QUOTED PASSAGE
TensorCast.jl Eror when calcualte gradients with zygote

i get the folowing error when i try to calcualte gradients:

ERROR: Scalar indexing is disallowed. Invocation of getindex resulted in scalar indexing of a GPU array. This is typically caused by calling an iterating implementation of a method. Such implementations do not execute on the GPU, but very slowly on the CPU, and therefore should be avoided.

If you want to allow scalar iteration, use allowscalar or @allowscalar to enable scalar iteration globally or for the operations in question. Stacktrace:

using TensorCast
using Flux, AMDGPU, OMEinsum
using OMEinsum

struct LayerNorm{T<:AbstractArray}
    g::T
end

function LayerNorm(dim::Int)
    g = ones(Float32, (1, 1, dim, 1))
    LayerNorm(g)
end

Flux.@layer :expand LayerNorm

function (ln::LayerNorm)(x)
    dims = 3
    eps::Float32 = 1e-5
    μ = mean(x; dims=dims)
    σ² = var(x; dims=dims)
    x_normalized = (x .- μ) .* sqrt.((eps .+ σ²))
    return x_normalized .* ln.g
end


struct LinearAttention{T<:Chain,S<:Conv}
    scale::Float32
    heads::Int
    to_qkv::S
    to_out::T
end


function LinearAttention(dim::Int; heads::Int=4, dim_head::Int=32)
    scale::Float32 = dim_head^-0.5
    hidden_dim = dim_head * heads
    to_qkv = Conv((1, 1), dim => hidden_dim * 3, bias=false)
    to_out = Chain(
        Conv((1, 1), hidden_dim => dim),
        LayerNorm(dim)  # Assuming a LayerNorm implementation as earlier
    )
    return LinearAttention(scale, heads, to_qkv, to_out)
end

Flux.@layer :expand LinearAttention
using Statistics: mean, var
function (la::LinearAttention)(x::ROCArray)
    h, w, c, b = size(x)
    qkv = Flux.chunk(la.to_qkv(x), 3; dims=3)
    q, k, v = qkv
    q, k, v = q[:, :, :, :], k[:, :, :, :], v[:, :, :, :]
    @cast q[c, (x, y), h, b] |= q[x, y, (c, h), b] h in 1:la.heads
    @cast k[c, (x, y), h, b] |= k[x, y, (c, h), b] h in 1:la.heads
    @cast v[c, (x, y), h, b] |= v[x, y, (c, h), b] h in 1:la.heads
    println(typeof(q))

    q = softmax(q, dims=1)
    k = softmax(k, dims=2)

    q *= la.scale

    v /= (h * w)
    println("typeof of k", typeof(k))
    println("typeof v", typeof(v))


    context = ein"dnhb,enhb->dehb"(k, v)
    println(typeof(context))

    # println("context: ", size(context))
    out = ein"dehb,dnhb->enhb"(context, q)
    println(typeof(out))
    # println("out: ", size(out))

    @cast out[x, y, (c, h), b] |= out[c, (x, y), h, b] (h in 1:la.heads, x in 1:h, y in 1:w)
    println(typeof(out))
    return la.to_out(out)
end


x = AMDGPU.randn(256, 256, 64, 8)
loss, grad = Flux.withgradient(layer) do l
    a = layer(x)
    sum(a)

WORK TO COMPLETE
Repeat the stretch from "g = ones(Float32, (1, 1, dim, 1))" through "μ = mean(x; dims=dims)" in the TensorCast gradient error post, word for word. Nothing in the listing is needed.

MATERIAL

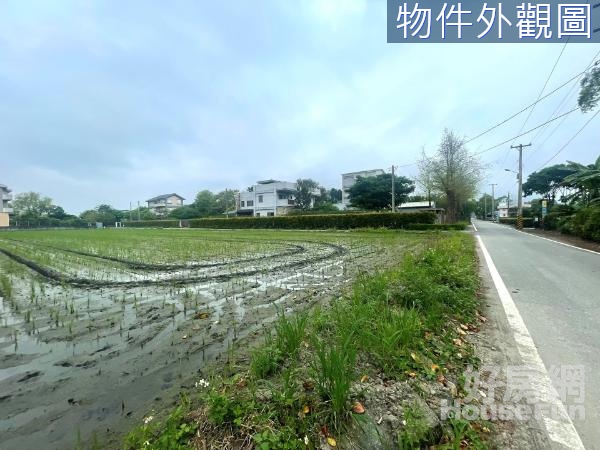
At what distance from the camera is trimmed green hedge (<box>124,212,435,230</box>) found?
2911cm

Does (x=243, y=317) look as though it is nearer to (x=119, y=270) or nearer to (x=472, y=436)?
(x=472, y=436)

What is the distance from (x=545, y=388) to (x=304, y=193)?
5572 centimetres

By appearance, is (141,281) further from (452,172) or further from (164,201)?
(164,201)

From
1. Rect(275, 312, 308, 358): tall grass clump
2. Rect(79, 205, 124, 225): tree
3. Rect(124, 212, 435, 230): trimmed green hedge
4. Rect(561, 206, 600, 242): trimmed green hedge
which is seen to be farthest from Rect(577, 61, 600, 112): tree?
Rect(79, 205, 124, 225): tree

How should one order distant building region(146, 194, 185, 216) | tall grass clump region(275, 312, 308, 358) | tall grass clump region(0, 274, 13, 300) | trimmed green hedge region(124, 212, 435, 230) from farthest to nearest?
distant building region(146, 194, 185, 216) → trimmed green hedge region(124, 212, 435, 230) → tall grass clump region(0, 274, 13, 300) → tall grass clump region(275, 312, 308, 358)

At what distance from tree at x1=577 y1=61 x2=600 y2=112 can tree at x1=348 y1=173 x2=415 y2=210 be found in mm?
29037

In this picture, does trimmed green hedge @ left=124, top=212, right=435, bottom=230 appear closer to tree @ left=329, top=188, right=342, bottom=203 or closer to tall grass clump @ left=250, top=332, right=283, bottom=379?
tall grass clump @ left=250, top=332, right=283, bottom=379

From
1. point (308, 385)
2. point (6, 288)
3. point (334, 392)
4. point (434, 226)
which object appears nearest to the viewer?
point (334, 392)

ANSWER
g = ones(Float32, (1, 1, dim, 1))
    LayerNorm(g)
end

Flux.@layer :expand LayerNorm

function (ln::LayerNorm)(x)
    dims = 3
    eps::Float32 = 1e-5
    μ = mean(x; dims=dims)